Apesar do seu percurso consolidado e reconhecimento internacional, Tutu não esconde a frustração com a burocracia e a falta de estrutura que dificulta a vida dos artistas cabo-verdianos. “Levei dois anos a legalizar a minha galeria. Dois anos a correr atrás de papéis. Há um sistema muito pesado para quem quer formalizar a sua atividade artística. O artista não tem tempo para estar no ateliê e, ao mesmo tempo, a tratar da papelada do INPS, do número fiscal, dos seguros”, afirma. Por isso, para o artista, é urgente que o Ministério da Cultura e outras entidades criem um sistema simplificado e facilitador para integrar os artistas no tecido económico do país. “A sociedade reconhece os artistas, mas o Estado ainda exige provas burocráticas para que sejamos reconhecidos formalmente. Isso leva muitos colegas a desistirem ou a manterem-se na informalidade.”
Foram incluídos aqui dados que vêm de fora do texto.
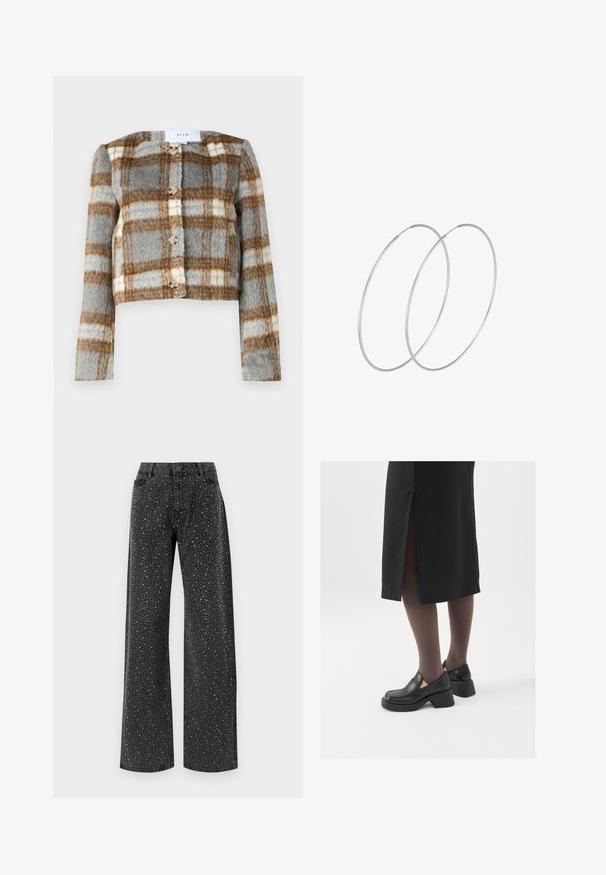 Cropped jacket in grey, brown, and white check pattern. Made of textured fabric with five buttons down the front. Long sleeves.; Two sleeveless ribbed turtleneck tops in black and white, featuring a fitted design and smooth texture, with cropped length.; Noisy May NMJANNEL LOOSE - Relaxed fit jeans - black denim; Black leather shoes with a rounded toe, thick block heel, and elastic side accents, paired with dark tights and a black skirt with a slit.; Silver hoop earrings with a minimalist design. Circular shape, smooth texture, and thin profile. Lightweight with a polished finish.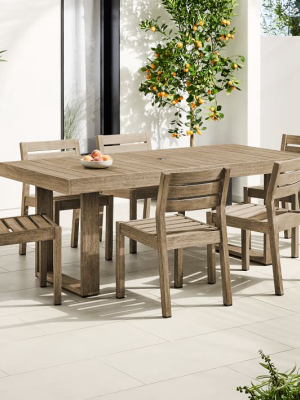 Portside Outdoor 76.5" Dining Table & 6 Solid Wood Chairs Set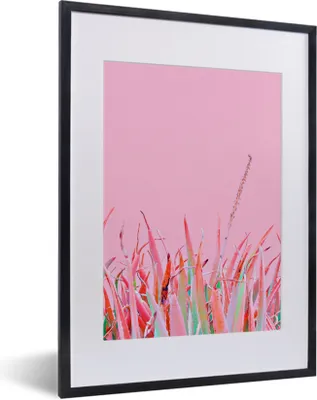 Produktbild von MuchoWow® Gerahmtes Poster Sommer - Pflanzen - Pastell 30x40 cm - Poster mit Schwarzem Bilderrahmen Wandposter Rahmen Foto Bilder - Wandposter Schlafzimmer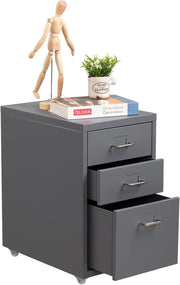 Grey Metal Under Desk Rolling Drawer Unit 3 Tier File Storage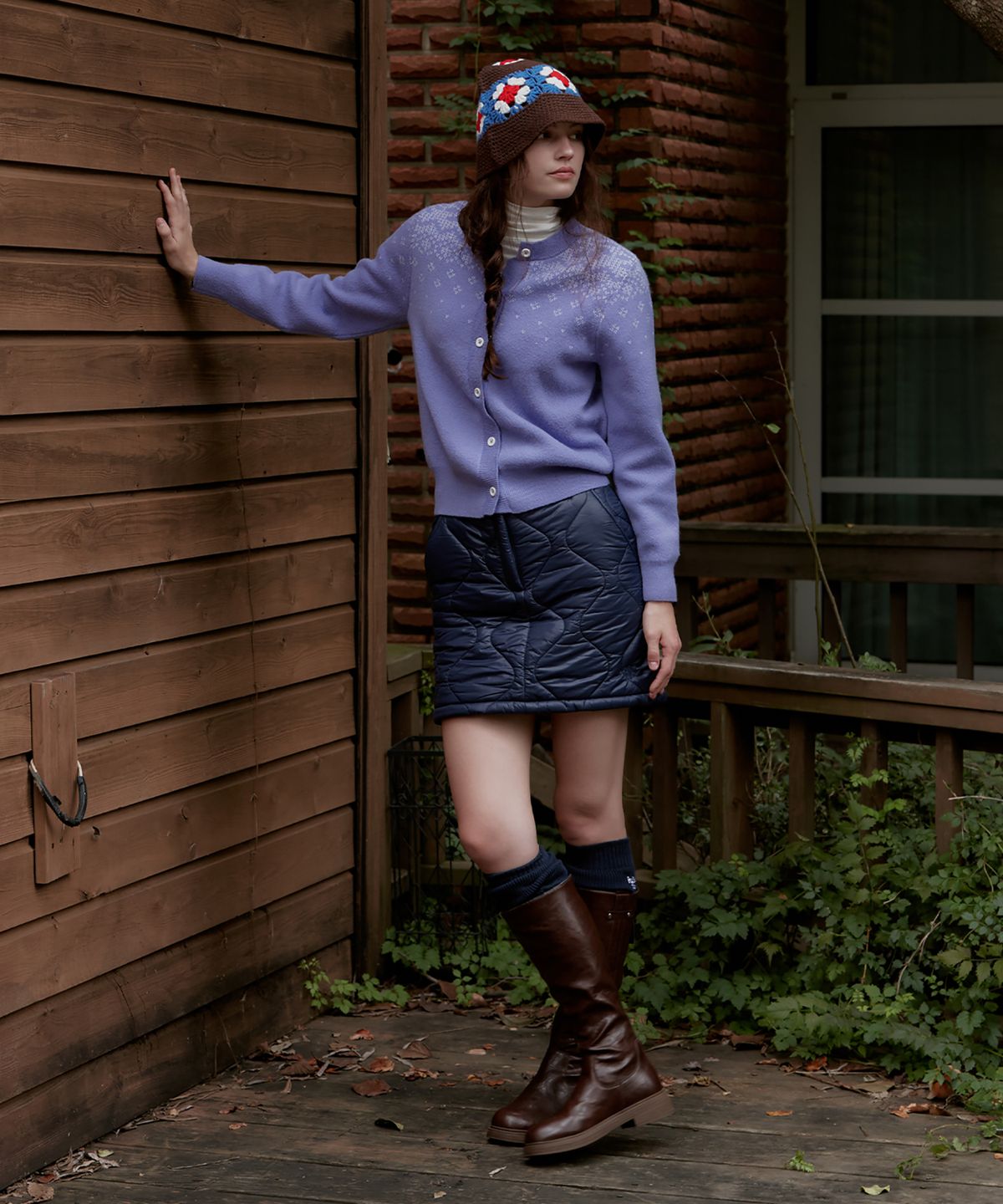 스튜디오앤파르크(STUDIO&PARC) Nordic knit Cardigan_Violet
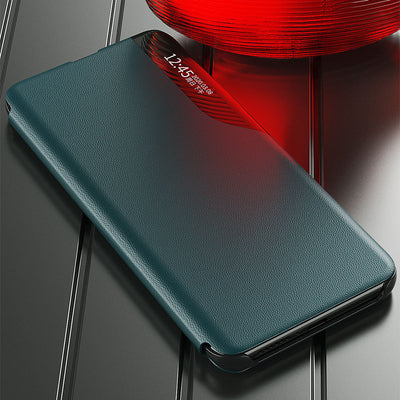 Eco Leather View Case elegant bookcase type case with kickstand for Samsung Galaxy A22 4G blue — Hurtel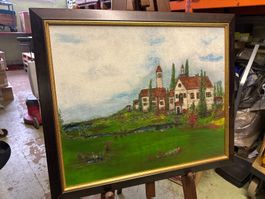 Ölgemälde Dorf mit Kirche Sandy 09, 83x71cm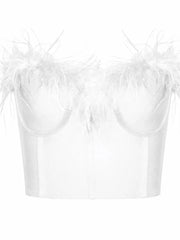 Fur Feather Patchwork Tube  New Summer Strapless Off Shoulder Backless Back Zip Up Slim Vest Crop Top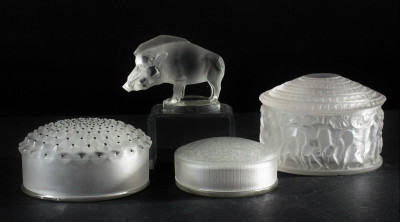 Image for Lot 2 Lalique Powder Boxes, Covered Jar & Boar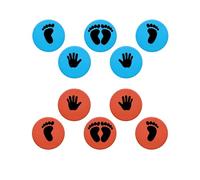 Eco Walker 10inch Colorful Carpet Spot Flat Markers Feet Hand Game Stepping Stones Floor is Hot Lava for Classroom Home (Hand-Feet 3)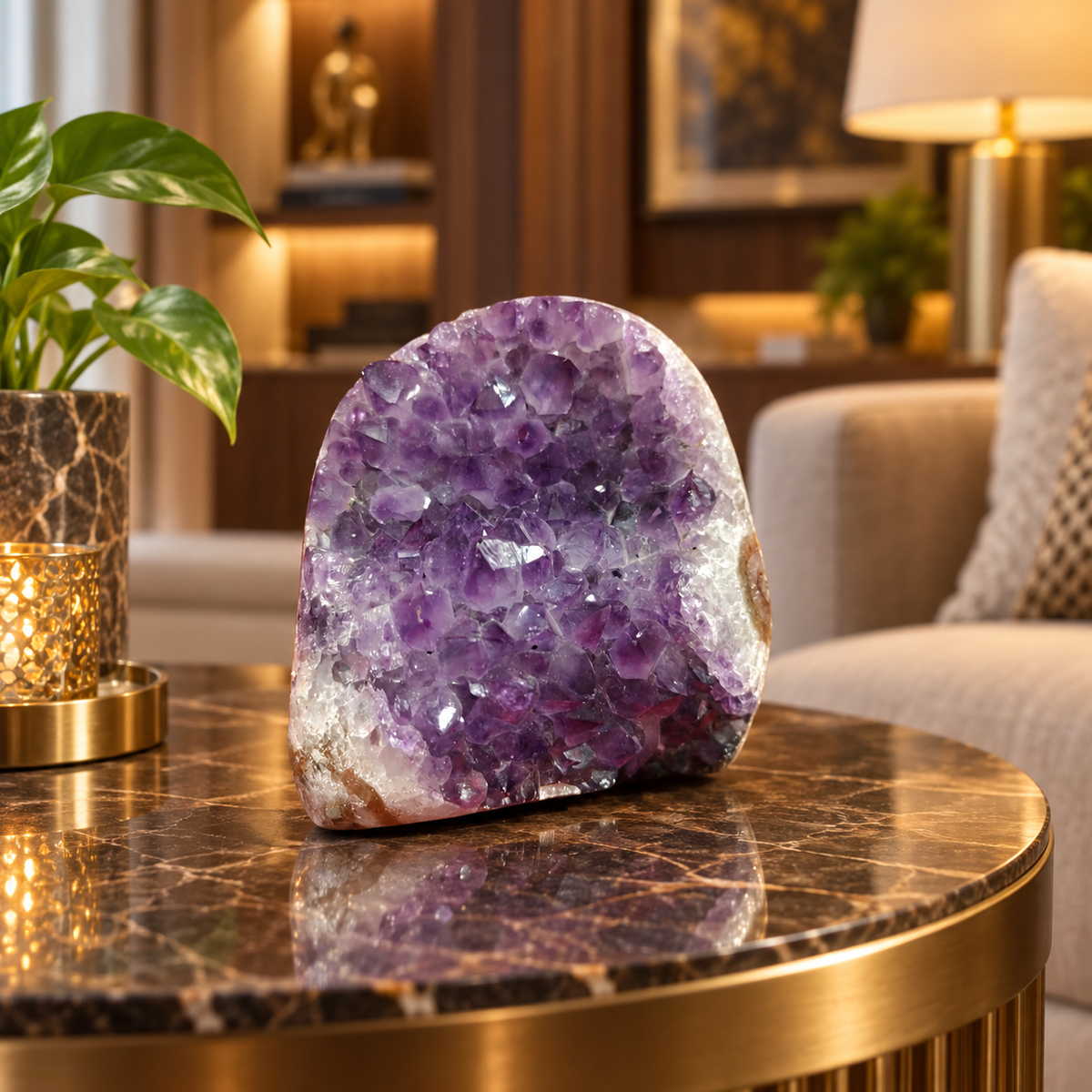 Premium Natural Amethyst Crystal – Purple Crystal Home Décor & Serenity Accent | Size: 9×7 | 973 Grams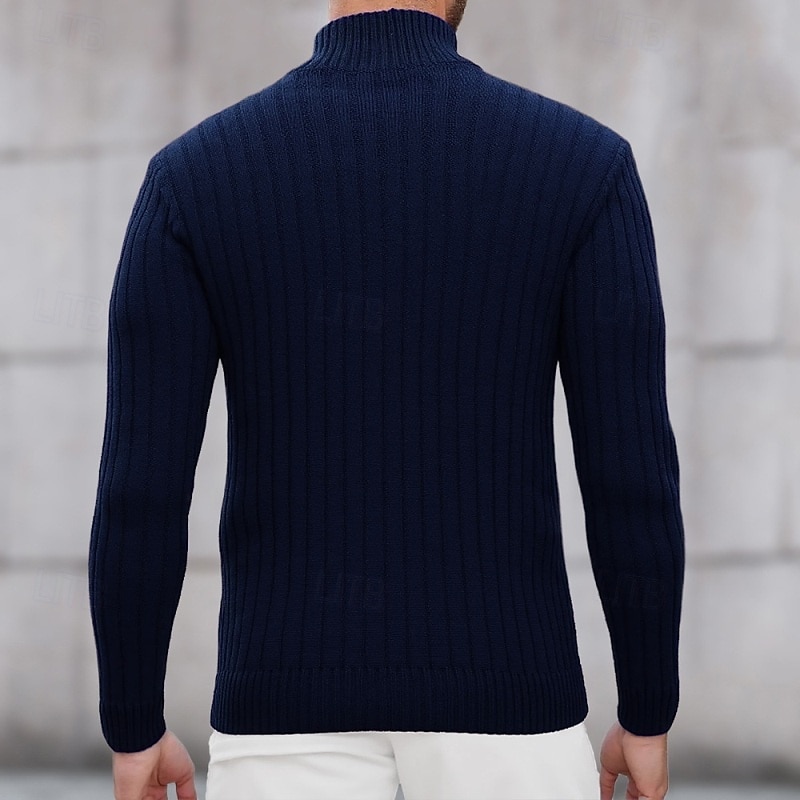 Men's Sweater Dress Sweater Cardigan Sweater Zip Sweater Knit Sweater Ribbed Knit Short Knitted Ribbed Plain Stand Collar Fashion Shawls Business Casual Clothing Apparel Fall Winter Black Burgundy M4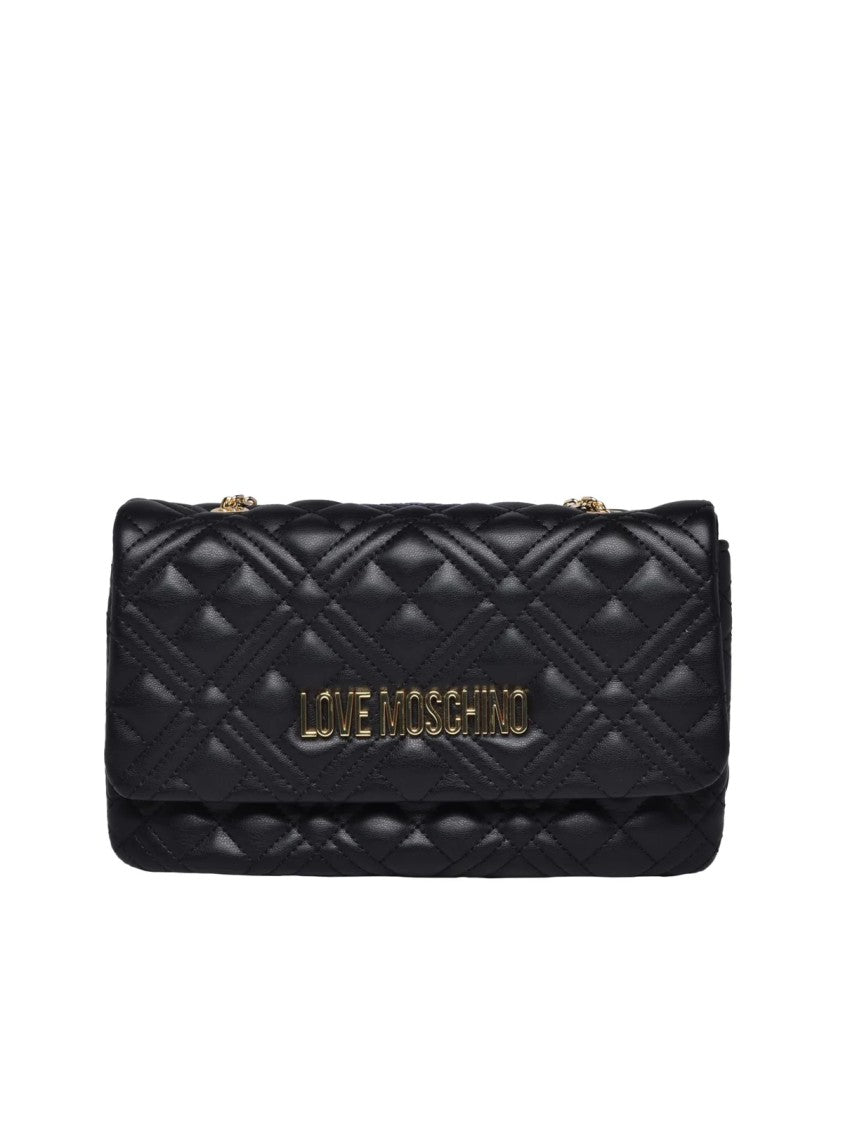 Love Moschino Black Polyurethane Quilted Shoulder Bag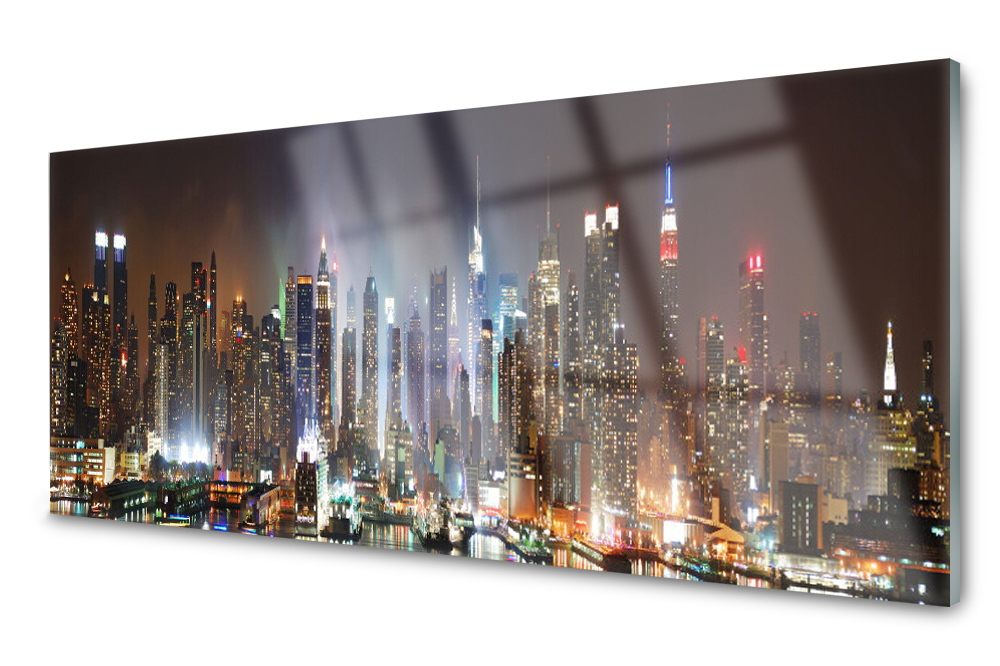 

Panel szklany do kuchni Miasto Domy 125x50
Entre os planos para este ano, além das exposições no estrangeiro, Tutu Sousa quer continuar a reforçar a importância das artes visuais em Cabo Verde e a expandir o acesso à cultura através de iniciativas comunitárias. No horizonte, está ainda o sonho de criar um museu privado com peças antigas e artefactos que contem a história do país, um espaço de memória, educação e valorização da identidade cabo-verdiana. “Estamos a reeducar o país para olhar para a arte. Não é fácil, mas é possível. E esse é o nosso trabalho todos os dias.”



Nascido na ilha de São Vicente, a 16 de dezembro de 1974, Tutu Sousa mudou-se ainda criança para a Cidade da Praia. A sua formação passou por workshops com artistas senegaleses e uma especialização em Edição Electrónica para Artes Gráficas em Lisboa, em 1996. Influenciado por nomes como Picasso, Dalí e artistas cabo-verdianos como Kiki Lima, construiu uma identidade visual marcada por traços coloridos, mulheres africanas, símbolos marinhos e elementos do quotidiano crioulo.


É também o criador da Galeria de Arte Tutu Sousa, que para além de exposições, promove atividades de dança, teatro e música, reforçando a ideia de arte como um todo. Em 2017, foi nomeado Embaixador Urbano pela ONU e eleito “Homem do Ano” na Gala Somos Cabo Verde. Dois anos depois, recebeu o prémio “África is More”.